Kaitak From Ireland, joined Aug 1999, 12167 posts, RR: 35 Reply 6, posted (9 years 3 weeks 6 days 22 hours ago) and read 1843 times:
There will certainly be developments between now and then. For a start, until the resignations yesterday, there was no commitment by the govt for a firm date to make a decision; originally, it was September/October; that obviously passed and no firm date was set and now, Our Great Leader has said a decision will be made before Christmas. That wasn't the case before this crisis blew up in the govt's face.
Our Great Leader was speaking in the Dail (the Irish parliament, pronounced Daw'il) yesterday and apparently criticised the airline's management for trying to rush the govt into a decision. Aww ... naughty airline, did they try to rush poor little Bertie-wertie into a decision. Such anathema to you Bertie, having to make decisions.
He also pointed to the serious industrial relations position in the company. Well, duh! Was it not previous govt's who had tried to pack EI to the gills with employees? Does he not understand (he who previously acknowledged that EI was one of the most efficient flag carriers in Europe after its turnaround) that this could not be achieved without making staff cuts. Furthermore, these cuts are entirely voluntary. There have been no compulsory redundancies. But we can go on all day discussing who did what; the fact of the matter is that Bertie Ahern's chronic tendancy to put hard decisions on the long finger put the senior management in the position they are now. They've done all they could with what they have; the govt needs to make decisions on ownership and how the money needed to fund the new fleet is going to be obtained.
Ei2ksea From Ireland, joined Jul 2004, 576 posts, RR: 0 Reply 7, posted (9 years 3 weeks 6 days 15 hours ago) and read 1709 times:
Talk this evening also seemed to put the issue of them being pressured to move.
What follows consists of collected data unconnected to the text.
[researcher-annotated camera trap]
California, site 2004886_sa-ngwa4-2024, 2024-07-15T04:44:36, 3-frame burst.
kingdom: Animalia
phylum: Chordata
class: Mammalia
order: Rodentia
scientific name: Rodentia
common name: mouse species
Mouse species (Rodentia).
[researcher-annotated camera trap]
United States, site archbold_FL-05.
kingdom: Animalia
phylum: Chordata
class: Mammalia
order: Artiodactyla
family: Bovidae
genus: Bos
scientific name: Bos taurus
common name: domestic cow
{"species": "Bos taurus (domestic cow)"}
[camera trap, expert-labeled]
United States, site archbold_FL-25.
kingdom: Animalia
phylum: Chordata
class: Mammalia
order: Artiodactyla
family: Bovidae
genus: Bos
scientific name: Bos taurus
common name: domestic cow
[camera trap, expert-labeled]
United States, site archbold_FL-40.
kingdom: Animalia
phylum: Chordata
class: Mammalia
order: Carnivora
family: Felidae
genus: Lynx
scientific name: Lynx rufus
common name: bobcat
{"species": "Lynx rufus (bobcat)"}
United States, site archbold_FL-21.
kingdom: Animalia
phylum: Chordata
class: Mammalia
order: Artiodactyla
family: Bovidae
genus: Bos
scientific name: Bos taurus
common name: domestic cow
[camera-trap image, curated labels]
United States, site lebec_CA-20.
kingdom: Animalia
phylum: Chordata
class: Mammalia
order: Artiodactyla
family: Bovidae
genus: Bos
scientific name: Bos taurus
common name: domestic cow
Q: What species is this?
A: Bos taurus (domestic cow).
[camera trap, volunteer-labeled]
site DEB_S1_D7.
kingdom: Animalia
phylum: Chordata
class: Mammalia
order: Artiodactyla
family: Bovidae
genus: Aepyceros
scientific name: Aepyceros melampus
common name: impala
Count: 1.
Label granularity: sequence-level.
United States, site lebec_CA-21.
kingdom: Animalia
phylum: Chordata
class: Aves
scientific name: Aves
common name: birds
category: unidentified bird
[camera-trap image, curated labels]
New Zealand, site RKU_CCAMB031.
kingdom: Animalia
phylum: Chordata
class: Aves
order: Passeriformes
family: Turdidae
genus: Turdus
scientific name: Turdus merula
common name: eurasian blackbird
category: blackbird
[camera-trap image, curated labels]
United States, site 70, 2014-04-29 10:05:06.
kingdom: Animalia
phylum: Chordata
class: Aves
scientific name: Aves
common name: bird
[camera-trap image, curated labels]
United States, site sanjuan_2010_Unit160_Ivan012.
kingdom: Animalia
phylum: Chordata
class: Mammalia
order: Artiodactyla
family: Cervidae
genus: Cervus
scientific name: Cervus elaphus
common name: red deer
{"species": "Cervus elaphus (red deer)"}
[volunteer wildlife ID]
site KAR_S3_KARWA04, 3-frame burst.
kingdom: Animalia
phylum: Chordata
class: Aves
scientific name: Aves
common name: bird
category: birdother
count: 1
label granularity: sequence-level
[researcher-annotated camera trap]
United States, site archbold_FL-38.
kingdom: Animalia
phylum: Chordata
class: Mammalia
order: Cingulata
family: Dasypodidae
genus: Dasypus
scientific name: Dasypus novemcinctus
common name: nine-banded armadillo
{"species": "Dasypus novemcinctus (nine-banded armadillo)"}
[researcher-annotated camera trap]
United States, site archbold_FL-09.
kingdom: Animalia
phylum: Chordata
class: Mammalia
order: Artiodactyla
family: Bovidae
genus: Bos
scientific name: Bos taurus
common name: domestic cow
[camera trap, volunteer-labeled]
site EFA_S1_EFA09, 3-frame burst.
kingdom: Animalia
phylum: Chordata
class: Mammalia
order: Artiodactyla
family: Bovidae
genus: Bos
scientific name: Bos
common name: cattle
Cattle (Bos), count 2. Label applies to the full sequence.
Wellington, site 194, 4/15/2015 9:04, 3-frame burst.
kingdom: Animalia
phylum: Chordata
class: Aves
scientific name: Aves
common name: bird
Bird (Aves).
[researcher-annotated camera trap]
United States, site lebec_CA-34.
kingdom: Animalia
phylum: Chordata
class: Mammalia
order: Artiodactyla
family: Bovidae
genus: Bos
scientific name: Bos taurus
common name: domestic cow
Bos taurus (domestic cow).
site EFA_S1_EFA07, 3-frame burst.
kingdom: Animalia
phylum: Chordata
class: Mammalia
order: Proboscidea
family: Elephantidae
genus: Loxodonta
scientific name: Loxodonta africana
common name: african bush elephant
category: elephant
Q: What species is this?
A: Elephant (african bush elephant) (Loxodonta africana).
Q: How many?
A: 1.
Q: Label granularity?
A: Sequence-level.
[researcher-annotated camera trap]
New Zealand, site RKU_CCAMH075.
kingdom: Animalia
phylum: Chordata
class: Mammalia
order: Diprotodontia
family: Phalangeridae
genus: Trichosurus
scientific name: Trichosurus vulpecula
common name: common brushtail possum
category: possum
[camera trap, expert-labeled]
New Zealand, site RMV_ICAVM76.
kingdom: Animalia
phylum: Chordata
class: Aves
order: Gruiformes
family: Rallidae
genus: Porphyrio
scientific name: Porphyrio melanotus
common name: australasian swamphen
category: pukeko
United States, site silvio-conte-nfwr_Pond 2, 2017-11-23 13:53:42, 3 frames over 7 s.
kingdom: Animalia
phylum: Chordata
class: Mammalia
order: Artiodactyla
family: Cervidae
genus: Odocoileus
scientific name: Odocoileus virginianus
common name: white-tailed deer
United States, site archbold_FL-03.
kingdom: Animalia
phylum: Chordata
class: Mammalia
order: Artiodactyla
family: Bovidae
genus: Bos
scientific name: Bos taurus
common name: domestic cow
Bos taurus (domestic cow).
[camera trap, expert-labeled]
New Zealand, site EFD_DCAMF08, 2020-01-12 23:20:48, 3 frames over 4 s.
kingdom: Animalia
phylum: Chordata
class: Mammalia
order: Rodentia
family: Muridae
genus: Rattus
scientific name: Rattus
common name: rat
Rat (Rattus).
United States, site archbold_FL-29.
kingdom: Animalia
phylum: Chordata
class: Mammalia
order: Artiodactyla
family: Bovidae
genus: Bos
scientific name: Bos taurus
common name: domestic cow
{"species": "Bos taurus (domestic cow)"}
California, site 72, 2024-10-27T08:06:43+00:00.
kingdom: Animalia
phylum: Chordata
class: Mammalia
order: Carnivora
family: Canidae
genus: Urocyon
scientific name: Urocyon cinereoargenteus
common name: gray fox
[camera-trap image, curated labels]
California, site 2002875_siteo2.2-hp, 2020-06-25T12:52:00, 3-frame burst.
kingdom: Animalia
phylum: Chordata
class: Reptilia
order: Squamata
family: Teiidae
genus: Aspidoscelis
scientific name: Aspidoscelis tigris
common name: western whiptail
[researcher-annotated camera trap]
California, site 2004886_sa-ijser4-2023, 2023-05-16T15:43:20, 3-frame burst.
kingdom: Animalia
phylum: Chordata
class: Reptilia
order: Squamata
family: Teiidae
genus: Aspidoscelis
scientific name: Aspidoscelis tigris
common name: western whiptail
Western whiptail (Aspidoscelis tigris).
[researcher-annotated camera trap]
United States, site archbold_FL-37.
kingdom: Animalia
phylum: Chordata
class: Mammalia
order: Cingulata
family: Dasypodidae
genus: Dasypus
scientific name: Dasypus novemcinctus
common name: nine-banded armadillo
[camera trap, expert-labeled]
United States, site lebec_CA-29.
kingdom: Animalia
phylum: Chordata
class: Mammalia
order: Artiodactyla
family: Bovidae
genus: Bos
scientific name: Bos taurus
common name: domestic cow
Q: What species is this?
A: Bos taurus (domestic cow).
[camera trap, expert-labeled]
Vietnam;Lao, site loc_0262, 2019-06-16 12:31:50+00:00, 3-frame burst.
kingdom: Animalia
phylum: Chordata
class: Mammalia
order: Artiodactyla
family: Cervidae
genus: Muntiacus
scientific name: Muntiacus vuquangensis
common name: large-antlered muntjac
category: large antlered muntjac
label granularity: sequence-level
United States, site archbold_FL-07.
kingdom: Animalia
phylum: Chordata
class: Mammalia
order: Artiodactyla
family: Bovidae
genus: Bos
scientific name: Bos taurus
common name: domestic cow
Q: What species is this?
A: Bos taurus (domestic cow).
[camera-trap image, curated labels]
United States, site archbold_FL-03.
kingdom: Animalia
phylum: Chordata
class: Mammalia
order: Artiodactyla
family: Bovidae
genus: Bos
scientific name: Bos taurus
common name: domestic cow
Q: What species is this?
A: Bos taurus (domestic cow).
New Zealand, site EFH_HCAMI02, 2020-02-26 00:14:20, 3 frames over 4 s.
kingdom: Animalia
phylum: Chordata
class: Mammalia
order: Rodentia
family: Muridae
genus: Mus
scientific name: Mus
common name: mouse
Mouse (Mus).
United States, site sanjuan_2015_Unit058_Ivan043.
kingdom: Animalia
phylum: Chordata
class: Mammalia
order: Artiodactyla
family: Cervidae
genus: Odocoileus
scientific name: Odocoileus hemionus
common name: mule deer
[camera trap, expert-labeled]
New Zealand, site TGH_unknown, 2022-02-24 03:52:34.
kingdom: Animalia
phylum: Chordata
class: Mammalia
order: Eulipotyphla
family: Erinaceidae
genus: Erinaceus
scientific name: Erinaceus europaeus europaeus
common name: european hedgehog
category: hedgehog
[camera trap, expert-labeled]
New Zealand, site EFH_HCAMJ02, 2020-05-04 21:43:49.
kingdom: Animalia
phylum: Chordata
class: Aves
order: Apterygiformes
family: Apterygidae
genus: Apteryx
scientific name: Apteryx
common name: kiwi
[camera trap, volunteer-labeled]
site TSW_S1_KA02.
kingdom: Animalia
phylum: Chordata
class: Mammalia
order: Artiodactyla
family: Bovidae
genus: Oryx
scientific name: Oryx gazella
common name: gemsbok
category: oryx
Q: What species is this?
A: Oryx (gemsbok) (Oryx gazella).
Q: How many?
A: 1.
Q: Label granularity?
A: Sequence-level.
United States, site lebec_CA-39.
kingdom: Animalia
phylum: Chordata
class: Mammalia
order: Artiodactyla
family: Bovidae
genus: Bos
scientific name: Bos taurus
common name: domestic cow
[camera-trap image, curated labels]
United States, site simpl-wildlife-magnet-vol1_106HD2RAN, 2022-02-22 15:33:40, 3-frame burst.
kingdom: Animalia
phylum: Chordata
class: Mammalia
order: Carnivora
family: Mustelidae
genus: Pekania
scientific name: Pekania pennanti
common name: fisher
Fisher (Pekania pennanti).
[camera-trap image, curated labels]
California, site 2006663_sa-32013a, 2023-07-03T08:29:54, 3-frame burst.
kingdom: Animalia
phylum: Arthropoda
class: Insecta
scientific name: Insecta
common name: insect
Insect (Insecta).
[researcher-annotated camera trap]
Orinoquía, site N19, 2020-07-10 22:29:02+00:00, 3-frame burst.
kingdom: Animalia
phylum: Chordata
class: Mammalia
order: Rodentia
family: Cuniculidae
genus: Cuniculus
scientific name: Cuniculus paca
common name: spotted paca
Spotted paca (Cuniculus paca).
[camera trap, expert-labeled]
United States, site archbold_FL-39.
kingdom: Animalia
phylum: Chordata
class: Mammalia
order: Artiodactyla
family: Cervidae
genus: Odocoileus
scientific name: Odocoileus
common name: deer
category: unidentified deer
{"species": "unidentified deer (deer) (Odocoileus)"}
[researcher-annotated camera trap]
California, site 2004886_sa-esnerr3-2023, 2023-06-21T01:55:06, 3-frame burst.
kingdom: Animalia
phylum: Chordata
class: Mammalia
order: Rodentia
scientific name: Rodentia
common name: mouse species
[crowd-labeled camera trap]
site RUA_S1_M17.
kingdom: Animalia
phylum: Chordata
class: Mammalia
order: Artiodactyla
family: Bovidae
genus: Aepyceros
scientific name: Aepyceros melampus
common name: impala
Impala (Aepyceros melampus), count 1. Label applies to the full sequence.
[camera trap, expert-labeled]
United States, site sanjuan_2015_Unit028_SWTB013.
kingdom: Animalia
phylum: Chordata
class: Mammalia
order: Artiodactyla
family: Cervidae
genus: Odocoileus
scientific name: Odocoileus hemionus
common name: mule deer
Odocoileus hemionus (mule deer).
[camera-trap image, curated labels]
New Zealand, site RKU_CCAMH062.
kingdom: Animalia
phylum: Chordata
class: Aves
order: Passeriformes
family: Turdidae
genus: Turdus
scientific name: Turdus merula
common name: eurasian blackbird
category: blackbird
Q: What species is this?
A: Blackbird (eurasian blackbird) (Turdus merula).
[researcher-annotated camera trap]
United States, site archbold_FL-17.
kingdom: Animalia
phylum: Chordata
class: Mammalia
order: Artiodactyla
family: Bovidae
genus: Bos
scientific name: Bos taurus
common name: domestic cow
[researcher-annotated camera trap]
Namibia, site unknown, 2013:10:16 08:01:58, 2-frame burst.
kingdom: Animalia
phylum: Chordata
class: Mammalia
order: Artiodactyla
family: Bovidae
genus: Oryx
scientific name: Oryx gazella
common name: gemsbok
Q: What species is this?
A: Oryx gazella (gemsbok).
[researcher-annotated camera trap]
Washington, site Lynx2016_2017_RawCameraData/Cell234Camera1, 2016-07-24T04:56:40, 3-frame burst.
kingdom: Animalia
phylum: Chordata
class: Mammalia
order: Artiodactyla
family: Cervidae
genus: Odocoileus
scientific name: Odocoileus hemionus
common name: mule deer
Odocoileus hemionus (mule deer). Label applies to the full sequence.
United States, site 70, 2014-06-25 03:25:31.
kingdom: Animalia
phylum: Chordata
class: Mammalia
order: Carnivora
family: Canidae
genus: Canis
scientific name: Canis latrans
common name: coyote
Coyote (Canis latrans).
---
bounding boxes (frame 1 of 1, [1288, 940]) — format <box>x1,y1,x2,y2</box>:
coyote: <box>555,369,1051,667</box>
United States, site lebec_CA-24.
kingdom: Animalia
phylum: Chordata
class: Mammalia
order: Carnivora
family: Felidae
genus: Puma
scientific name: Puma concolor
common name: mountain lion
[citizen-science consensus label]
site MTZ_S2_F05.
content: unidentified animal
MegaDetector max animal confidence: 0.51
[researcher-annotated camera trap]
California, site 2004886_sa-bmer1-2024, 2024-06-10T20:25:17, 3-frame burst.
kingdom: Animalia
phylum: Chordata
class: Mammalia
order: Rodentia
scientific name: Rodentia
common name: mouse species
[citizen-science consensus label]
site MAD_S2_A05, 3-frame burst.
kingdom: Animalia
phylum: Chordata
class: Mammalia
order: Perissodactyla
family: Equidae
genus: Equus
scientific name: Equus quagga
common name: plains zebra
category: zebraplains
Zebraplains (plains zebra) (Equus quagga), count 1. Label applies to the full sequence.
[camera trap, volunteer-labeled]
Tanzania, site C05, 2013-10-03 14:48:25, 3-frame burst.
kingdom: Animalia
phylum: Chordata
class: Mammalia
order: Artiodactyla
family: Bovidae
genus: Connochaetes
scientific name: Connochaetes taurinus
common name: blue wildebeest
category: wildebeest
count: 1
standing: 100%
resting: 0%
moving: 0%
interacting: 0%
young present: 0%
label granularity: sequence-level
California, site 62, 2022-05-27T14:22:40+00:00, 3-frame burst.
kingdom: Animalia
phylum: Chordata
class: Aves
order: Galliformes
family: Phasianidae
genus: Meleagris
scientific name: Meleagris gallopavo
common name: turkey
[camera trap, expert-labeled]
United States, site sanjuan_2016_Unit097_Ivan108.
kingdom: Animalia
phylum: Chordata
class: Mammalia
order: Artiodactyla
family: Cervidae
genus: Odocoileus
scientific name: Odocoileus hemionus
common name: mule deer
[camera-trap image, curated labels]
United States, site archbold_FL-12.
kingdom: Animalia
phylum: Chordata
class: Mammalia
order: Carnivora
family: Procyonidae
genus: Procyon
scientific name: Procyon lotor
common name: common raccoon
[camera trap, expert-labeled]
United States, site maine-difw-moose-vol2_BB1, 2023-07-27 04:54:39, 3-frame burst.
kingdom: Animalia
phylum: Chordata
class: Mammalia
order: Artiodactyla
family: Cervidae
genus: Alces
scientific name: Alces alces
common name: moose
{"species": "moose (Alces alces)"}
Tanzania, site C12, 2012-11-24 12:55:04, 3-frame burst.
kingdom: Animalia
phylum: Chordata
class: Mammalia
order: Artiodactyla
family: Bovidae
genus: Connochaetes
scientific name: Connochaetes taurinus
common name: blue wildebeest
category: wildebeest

The supposition from some quarters was that Willie and his band of merry men were purely forcing redundancies in order to have EI ripe for an MBO or other form of privatisation where, god forbid, the private sector might eventually make a profit (i.e. have taxpayers fit the bill for the redundancies). This was one point of note which Walsh was deeply unhappy with and they may have wished to pre-empt any murmerings from unhappy unions and leave for greener pastures (ironically enough...) - if anything what this just goes to show is that any persons who positively influence any public sector company in Ireland will eventually be forced out by unions and interference...
ahhh, so the rot continues....can they not just privatise the damn thing?????? This stupid rubbish has been going on for too long.